- **Your tasks**:
- A) Using the interview transcript, decide whether each statement agrees with it, answering yes or no and quoting the words that settle it: (i) China Minsheng Bank began its small and micro business in 2009. (ii) The bank plans to add an index for consumer perception. (iii) The Phoenix plan has three levels of meaning.
- B) According to the interview transcript, which specific indicators can the Minxin index track?
- C) Reproduce everything in the interview transcript from "The financial system" down to "stress from competitors.".

- **Extract provided**:

Interviews

Interview Transcript: "We have to transform ourselves from being a traditional bank"

By The Banking Conversation

Hong Qi, chairman of the board of directors of China Minsheng Bank, shares how the bank is building its SME business and how the Minxin purchasing managers’ index is helping it track the growth of enterprises in China.

  • Hong Qi said CMB's large base of SME clients provides the bank with insights into the operations of SMEs and the whole Chinese economy.
  • He explains that the Minxin index can accurately reflect the operational status of enterprises and track more specific indicators such as financing cost, labour cost, and land cost.
  • The bank has no plans to include additional index for consumer perception.

Emmanuel Daniel (ED): We have been following China Minsheng Bank’s small and medium-sized enterprises (SME) business for some time, and you are one of the banks that we like in this area. I would like to look at the profile of your SME business and get an update on your latest initiatives, including the purchasing managers’ index (PMI) that you introduced.  

Building the SME business

Hong Qi (HQ): We started our small and micro business in 2009. It has been six years since we started. In terms of this business, we have seen a lot of results, because the outstanding loans for our micro business are RMB400 billion ($598 million), and we have a lot of experiences and lessons.

We originally positioned ourselves for private enterprises and SMEs. We also made some inclusive finance, including a community banking business. The Chinese economy is facing a transition period and is in a downward position. The economic and financial transformation alongside with technology changes and advancements for internet finance prompted us to transition offshore. During the economic downturn, our top priority was how to strengthen our service quality for our customers as we increase the risk protection for our clients, especially due to interest rate liberalisation. Cost management, price management, and asset quality management are totally different from the period before.

The financial system is taking a new form. We also face challenges on how to integrate the traditional banking business with new techniques such as internet banking, big data, and cloud computing. The Chinese economy is not only attracting capital inflow, but there are still a lot of capital and company outflow, so from a management point of view, we need to have a complete and integral framework. So, the Phoenix project is, overall, a plan that addresses the internal and external changes such as the environment, business structure changes, and technique advancements.
Another key point for the transition period is that we need to prepare our current employees by shifting their mind set and upgrading technologies and the management. These upgrades are necessary in order to ensure that our staff can cope with environment changes and stress from competitors.

The Phoenix plan has two levels of meaning. The first level is transforming or changing ourselves; we do an overall upgrade of ourselves from a traditional bank. The second level is also about rebirth, in other words, reform.

- **Raw data**:
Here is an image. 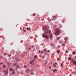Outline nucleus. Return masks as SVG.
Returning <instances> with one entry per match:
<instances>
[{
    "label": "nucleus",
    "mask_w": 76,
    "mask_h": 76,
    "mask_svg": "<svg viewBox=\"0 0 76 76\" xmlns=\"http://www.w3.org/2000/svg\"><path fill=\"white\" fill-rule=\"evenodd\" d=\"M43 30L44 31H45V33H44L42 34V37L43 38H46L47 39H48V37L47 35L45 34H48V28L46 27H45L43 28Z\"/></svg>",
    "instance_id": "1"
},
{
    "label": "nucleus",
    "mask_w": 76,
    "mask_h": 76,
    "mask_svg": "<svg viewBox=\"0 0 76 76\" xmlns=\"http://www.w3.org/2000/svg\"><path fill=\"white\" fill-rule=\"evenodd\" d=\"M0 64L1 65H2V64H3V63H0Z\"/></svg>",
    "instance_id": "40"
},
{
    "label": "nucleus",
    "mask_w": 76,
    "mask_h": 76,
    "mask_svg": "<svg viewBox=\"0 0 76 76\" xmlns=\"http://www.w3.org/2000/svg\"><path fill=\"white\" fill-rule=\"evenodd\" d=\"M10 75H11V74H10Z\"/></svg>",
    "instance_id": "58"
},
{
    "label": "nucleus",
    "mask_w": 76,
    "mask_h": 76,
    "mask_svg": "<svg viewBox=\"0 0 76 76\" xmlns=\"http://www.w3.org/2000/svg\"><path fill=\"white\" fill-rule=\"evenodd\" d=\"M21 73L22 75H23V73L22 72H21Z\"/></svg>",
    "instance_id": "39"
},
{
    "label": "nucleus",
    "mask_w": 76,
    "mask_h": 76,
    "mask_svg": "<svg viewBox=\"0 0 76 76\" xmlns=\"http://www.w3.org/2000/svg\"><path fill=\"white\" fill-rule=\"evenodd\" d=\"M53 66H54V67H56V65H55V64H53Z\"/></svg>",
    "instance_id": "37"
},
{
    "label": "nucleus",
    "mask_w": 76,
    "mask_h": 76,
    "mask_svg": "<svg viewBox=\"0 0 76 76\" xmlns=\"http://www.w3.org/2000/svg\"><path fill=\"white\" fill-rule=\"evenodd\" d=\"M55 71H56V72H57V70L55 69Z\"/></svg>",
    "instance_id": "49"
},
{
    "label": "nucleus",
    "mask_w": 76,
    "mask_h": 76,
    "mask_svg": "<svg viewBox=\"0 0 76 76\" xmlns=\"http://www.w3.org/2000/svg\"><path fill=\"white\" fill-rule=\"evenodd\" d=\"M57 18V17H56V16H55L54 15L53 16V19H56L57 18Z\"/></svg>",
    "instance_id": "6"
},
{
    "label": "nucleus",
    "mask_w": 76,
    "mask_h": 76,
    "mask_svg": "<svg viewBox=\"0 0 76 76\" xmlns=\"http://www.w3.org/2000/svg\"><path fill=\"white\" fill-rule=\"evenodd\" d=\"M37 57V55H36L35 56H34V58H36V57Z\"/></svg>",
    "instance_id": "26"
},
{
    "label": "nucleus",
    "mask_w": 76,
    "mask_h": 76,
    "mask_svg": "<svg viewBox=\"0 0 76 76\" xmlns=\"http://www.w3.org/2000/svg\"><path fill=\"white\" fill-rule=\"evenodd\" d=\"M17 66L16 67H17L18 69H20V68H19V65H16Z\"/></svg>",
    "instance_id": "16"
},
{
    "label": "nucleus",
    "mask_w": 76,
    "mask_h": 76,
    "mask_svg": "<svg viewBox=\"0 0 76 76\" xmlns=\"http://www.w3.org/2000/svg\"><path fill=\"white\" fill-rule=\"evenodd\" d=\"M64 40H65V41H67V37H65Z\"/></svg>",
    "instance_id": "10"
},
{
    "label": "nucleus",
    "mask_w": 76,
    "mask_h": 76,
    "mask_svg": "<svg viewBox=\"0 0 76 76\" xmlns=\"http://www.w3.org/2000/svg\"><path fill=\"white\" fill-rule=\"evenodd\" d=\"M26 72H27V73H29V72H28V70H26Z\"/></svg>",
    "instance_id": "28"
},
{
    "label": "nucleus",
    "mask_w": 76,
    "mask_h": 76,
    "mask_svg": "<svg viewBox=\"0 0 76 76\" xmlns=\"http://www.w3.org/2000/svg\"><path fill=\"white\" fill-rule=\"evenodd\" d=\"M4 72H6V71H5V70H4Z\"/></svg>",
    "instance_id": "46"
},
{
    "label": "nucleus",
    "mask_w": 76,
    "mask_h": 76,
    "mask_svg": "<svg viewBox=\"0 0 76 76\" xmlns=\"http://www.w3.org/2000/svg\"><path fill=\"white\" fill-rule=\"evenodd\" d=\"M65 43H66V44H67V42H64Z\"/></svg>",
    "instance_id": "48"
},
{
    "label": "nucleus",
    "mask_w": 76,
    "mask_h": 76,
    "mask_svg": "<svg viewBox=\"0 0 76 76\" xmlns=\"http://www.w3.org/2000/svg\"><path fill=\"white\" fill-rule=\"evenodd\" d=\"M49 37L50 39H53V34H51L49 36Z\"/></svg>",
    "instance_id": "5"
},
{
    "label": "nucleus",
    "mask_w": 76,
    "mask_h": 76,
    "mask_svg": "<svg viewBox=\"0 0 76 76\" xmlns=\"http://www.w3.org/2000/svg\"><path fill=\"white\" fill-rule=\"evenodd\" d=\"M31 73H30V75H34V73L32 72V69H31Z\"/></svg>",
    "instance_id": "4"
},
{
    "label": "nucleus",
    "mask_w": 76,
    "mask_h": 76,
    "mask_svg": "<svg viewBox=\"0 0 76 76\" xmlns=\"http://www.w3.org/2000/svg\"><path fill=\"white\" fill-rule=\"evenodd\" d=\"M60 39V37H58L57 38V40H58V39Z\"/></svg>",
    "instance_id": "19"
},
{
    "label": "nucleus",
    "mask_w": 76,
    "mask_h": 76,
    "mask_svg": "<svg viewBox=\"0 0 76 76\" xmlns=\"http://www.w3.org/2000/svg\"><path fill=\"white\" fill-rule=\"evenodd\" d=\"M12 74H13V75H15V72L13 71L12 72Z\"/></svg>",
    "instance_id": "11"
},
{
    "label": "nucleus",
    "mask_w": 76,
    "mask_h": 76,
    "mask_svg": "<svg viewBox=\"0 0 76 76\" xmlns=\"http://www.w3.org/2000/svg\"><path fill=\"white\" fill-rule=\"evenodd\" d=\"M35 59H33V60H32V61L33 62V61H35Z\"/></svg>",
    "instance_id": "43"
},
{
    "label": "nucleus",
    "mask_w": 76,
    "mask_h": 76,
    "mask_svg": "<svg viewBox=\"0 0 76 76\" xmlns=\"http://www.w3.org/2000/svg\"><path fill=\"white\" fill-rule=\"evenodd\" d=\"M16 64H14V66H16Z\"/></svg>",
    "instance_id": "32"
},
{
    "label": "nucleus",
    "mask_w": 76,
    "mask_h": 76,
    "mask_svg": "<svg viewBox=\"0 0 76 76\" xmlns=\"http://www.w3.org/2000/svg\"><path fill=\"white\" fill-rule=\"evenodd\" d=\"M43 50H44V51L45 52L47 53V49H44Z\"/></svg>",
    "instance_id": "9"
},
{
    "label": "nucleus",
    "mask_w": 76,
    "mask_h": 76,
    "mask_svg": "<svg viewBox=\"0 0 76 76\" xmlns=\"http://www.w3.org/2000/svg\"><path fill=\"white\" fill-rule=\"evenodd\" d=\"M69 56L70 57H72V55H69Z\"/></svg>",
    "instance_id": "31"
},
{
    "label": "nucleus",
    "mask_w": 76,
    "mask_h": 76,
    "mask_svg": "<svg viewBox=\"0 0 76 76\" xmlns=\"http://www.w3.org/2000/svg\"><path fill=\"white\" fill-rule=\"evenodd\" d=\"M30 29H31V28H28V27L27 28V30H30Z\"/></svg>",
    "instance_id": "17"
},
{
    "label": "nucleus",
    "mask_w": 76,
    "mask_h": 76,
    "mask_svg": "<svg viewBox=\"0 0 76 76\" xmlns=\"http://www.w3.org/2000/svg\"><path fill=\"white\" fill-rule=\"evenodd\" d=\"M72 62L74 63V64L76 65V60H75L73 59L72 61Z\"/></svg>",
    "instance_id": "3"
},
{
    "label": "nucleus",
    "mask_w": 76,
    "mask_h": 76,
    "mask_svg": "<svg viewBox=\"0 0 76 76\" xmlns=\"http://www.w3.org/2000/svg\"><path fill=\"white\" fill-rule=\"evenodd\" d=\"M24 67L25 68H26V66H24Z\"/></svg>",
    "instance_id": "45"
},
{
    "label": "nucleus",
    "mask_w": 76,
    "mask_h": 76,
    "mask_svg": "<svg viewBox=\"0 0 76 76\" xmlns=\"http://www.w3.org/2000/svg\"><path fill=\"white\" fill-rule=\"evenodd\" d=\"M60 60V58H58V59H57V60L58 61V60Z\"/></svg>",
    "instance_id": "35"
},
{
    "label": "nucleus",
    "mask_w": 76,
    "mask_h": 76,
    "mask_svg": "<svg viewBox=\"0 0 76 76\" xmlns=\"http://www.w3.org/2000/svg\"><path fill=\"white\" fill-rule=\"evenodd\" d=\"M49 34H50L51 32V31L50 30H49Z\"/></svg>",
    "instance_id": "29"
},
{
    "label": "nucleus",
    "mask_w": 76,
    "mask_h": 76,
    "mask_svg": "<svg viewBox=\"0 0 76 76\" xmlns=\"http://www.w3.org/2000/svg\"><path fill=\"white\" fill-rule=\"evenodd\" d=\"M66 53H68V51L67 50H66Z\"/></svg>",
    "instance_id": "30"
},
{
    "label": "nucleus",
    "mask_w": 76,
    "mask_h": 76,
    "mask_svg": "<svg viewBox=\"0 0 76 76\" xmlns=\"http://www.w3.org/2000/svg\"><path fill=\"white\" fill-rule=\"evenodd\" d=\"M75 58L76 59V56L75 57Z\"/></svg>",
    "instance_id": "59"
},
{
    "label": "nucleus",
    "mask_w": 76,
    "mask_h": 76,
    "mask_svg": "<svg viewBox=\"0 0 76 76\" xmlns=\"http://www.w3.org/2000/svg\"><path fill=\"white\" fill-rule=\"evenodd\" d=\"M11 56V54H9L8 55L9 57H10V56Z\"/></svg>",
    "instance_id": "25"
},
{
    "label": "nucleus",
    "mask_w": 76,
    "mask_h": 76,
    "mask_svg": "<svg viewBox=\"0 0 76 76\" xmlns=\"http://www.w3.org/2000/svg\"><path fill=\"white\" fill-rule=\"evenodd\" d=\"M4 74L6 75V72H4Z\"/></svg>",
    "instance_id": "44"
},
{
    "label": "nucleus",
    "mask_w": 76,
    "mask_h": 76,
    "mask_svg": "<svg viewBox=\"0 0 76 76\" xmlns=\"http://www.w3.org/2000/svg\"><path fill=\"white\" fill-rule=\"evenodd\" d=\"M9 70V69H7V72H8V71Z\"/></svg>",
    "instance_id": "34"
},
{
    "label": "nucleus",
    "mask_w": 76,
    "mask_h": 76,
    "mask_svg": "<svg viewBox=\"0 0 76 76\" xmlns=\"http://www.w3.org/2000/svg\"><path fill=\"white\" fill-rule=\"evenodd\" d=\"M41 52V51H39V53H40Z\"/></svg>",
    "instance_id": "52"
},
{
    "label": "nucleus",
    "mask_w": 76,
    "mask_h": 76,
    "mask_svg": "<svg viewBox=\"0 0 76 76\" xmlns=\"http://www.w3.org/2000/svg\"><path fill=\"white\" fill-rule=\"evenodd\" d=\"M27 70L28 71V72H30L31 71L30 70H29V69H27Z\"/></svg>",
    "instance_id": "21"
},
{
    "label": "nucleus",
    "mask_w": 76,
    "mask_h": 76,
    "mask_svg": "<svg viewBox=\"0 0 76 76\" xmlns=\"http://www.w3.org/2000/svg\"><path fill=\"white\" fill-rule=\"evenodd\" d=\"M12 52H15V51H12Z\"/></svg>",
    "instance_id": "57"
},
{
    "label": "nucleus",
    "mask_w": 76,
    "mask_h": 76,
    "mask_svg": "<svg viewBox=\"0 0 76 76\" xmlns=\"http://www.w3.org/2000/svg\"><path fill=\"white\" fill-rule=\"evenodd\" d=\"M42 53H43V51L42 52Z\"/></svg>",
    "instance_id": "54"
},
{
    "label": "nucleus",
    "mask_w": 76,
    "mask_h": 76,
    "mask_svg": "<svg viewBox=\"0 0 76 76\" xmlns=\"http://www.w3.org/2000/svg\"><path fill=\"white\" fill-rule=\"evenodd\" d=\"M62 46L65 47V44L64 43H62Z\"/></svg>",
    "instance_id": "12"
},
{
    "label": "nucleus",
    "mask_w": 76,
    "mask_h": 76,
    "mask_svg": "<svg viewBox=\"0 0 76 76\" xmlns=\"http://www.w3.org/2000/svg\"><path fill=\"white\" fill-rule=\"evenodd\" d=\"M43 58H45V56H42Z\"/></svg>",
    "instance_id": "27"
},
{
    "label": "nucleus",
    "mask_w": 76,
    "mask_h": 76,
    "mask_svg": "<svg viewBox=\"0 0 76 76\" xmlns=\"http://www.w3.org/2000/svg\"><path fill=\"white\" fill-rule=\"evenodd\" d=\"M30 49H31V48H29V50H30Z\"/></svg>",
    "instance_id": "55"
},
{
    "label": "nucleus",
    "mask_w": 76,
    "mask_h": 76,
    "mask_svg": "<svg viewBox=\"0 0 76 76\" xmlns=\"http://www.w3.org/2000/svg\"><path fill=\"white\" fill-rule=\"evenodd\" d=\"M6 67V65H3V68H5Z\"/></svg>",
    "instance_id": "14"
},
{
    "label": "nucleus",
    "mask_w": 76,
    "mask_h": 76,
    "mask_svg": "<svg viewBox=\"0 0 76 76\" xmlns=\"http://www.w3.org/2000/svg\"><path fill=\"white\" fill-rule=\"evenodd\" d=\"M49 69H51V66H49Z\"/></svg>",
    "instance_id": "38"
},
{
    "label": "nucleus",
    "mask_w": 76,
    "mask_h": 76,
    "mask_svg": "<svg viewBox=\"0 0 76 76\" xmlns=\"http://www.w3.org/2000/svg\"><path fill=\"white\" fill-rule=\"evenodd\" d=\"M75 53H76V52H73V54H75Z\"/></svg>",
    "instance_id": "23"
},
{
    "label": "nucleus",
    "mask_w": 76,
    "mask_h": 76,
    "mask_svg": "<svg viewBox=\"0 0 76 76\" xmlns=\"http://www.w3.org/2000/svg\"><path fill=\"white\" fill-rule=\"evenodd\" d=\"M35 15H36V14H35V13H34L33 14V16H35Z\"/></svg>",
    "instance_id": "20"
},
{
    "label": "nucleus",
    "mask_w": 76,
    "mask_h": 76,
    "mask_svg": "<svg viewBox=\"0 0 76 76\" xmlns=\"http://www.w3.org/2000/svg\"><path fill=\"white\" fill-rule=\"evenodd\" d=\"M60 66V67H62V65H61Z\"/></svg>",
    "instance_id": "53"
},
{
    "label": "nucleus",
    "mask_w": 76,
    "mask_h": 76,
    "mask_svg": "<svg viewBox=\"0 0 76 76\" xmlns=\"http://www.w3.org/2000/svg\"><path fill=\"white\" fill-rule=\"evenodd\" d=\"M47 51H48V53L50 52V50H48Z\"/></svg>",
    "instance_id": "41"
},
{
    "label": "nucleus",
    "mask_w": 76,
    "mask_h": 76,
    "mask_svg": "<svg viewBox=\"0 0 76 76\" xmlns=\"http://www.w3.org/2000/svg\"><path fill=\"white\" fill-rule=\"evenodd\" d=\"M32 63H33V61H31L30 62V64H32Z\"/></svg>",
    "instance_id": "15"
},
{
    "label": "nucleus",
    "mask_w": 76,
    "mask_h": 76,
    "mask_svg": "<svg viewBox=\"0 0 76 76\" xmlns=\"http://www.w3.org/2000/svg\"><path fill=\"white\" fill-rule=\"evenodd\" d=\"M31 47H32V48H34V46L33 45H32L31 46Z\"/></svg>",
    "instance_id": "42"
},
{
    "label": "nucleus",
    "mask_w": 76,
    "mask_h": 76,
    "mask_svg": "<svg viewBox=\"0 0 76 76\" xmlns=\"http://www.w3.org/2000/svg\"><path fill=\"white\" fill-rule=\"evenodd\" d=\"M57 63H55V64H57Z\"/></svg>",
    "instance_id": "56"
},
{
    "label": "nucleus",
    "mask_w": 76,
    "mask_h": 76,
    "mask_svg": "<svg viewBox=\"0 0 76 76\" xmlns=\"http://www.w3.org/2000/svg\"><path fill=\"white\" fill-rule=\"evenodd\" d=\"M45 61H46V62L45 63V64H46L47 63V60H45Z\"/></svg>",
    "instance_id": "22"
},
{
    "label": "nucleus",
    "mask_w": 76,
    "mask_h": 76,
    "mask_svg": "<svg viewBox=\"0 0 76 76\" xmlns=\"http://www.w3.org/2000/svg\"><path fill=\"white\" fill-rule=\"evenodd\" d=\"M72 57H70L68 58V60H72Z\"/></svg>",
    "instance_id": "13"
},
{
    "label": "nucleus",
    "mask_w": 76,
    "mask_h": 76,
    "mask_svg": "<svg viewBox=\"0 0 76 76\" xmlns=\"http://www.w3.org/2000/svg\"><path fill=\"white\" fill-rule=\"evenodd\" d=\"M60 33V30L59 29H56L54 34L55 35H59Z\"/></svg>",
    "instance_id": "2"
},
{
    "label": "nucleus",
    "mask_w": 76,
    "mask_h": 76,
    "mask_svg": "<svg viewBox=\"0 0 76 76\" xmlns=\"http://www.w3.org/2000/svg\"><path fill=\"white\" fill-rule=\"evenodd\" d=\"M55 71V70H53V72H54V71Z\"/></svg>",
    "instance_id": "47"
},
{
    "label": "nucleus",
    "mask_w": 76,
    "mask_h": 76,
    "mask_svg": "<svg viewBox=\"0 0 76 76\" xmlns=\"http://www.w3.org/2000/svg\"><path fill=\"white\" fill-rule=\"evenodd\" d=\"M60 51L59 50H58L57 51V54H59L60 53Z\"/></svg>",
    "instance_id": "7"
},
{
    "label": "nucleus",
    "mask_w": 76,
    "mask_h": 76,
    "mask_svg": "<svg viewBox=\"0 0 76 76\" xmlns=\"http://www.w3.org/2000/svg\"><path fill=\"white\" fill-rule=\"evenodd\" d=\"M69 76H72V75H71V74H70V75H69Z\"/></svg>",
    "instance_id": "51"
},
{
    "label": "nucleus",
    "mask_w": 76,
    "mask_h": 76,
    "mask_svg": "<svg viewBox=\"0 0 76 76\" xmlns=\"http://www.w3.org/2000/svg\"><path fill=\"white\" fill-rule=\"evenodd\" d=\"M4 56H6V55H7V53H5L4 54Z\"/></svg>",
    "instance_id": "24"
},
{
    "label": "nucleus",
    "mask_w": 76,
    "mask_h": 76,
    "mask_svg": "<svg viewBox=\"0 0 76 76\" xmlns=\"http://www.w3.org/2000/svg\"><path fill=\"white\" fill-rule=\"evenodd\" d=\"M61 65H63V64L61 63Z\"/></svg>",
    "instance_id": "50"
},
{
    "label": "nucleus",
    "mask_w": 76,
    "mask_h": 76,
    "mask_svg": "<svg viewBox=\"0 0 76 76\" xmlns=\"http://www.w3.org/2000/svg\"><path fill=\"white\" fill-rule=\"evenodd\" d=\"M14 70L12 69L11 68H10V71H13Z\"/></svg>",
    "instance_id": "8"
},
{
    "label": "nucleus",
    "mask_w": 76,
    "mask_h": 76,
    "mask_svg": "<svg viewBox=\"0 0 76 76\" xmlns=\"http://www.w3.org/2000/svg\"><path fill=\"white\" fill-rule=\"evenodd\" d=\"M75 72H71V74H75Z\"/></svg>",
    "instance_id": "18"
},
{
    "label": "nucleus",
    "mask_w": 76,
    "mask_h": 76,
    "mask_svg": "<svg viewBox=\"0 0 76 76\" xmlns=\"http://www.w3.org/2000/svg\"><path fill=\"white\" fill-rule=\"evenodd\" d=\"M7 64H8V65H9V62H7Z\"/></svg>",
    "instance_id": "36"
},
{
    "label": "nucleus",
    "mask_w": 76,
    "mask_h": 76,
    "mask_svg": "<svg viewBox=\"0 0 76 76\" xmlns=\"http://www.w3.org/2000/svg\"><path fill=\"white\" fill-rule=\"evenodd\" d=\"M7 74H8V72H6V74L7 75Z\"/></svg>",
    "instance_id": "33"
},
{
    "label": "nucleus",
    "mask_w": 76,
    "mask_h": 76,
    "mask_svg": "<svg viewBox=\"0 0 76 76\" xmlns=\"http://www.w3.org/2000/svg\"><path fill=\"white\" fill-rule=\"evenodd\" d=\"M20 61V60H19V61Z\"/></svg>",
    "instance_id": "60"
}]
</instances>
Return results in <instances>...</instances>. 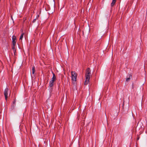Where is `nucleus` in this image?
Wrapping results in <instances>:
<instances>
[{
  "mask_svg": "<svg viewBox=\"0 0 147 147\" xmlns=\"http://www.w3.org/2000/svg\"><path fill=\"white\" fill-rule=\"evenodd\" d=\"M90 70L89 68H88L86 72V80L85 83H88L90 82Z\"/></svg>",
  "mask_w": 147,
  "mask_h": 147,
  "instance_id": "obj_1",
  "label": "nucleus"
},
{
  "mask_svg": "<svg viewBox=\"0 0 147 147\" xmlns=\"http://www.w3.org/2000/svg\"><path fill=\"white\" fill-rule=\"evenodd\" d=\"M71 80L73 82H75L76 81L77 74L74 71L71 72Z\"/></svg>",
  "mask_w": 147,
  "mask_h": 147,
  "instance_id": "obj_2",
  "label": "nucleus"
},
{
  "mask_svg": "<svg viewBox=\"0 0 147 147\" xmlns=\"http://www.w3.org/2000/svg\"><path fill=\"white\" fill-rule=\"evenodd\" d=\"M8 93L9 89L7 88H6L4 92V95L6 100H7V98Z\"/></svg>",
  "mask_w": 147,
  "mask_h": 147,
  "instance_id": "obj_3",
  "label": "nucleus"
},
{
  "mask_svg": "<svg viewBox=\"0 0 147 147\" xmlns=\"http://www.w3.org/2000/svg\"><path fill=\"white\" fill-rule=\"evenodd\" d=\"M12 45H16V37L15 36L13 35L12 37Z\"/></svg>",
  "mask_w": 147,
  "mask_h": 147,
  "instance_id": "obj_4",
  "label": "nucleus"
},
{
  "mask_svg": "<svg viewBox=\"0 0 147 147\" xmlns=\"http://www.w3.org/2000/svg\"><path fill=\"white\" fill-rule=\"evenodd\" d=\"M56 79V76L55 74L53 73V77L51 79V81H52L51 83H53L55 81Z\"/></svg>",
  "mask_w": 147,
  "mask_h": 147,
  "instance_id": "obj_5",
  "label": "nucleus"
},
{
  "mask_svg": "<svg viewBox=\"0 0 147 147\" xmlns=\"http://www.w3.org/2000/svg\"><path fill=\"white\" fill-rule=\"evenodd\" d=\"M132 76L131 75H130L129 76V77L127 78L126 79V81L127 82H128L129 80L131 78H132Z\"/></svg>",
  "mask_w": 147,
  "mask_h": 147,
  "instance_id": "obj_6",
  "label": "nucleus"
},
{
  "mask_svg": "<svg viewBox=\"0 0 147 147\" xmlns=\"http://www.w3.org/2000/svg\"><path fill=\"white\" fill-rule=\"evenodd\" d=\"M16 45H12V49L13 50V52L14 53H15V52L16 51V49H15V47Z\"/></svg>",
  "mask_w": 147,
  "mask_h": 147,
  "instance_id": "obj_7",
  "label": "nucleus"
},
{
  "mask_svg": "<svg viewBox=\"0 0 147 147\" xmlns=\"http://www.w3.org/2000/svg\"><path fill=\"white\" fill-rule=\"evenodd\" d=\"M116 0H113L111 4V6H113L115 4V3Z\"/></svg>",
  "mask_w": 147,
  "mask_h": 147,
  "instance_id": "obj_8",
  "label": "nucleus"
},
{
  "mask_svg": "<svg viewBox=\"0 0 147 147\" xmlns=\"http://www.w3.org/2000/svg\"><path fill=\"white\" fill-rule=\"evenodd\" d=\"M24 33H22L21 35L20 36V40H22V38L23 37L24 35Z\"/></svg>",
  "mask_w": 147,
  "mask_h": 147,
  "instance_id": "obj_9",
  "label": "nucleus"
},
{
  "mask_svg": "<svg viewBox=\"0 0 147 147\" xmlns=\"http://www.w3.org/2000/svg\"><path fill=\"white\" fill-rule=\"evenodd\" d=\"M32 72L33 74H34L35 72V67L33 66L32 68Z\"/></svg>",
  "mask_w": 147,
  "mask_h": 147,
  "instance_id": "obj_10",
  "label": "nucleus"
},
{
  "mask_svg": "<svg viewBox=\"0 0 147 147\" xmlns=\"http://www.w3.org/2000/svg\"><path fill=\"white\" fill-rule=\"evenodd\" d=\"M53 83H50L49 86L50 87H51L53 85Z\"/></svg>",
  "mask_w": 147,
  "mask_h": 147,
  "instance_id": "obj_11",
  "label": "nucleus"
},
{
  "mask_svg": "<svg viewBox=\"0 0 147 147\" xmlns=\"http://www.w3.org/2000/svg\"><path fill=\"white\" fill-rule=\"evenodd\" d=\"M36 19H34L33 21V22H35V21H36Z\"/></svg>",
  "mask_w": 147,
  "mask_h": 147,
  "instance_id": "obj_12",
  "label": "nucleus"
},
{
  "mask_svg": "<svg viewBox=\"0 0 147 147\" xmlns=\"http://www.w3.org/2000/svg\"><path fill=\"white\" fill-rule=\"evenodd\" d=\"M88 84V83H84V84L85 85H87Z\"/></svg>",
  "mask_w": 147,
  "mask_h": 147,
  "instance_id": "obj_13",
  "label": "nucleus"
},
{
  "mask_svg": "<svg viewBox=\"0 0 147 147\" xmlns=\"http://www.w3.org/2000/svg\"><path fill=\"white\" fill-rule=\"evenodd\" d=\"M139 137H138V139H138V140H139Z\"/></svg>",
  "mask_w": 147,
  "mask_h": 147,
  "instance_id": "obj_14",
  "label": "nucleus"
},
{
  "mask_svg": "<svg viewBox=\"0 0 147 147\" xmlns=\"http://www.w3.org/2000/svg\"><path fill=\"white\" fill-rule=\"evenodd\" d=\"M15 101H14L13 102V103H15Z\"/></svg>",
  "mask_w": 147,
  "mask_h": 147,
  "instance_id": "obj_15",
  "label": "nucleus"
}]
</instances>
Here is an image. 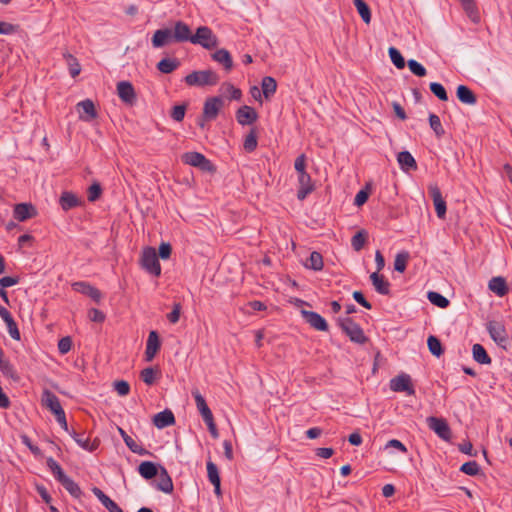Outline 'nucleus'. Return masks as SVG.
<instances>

- **Answer list**:
- A)
(i) Yes: "We started our small and micro business in 2009."
(ii) No: "The bank has no plans to include additional index for consumer perception."
(iii) No: "The Phoenix plan has two levels of meaning."

- B) Financing cost, labour cost, and land cost.

- C)
The financial system is taking a new form. We also face challenges on how to integrate the traditional banking business with new techniques such as internet banking, big data, and cloud computing. The Chinese economy is not only attracting capital inflow, but there are still a lot of capital and company outflow, so from a management point of view, we need to have a complete and integral framework. So, the Phoenix project is, overall, a plan that addresses the internal and external changes such as the environment, business structure changes, and technique advancements.
Another key point for the transition period is that we need to prepare our current employees by shifting their mind set and upgrading technologies and the management. These upgrades are necessary in order to ensure that our staff can cope with environment changes and stress from competitors.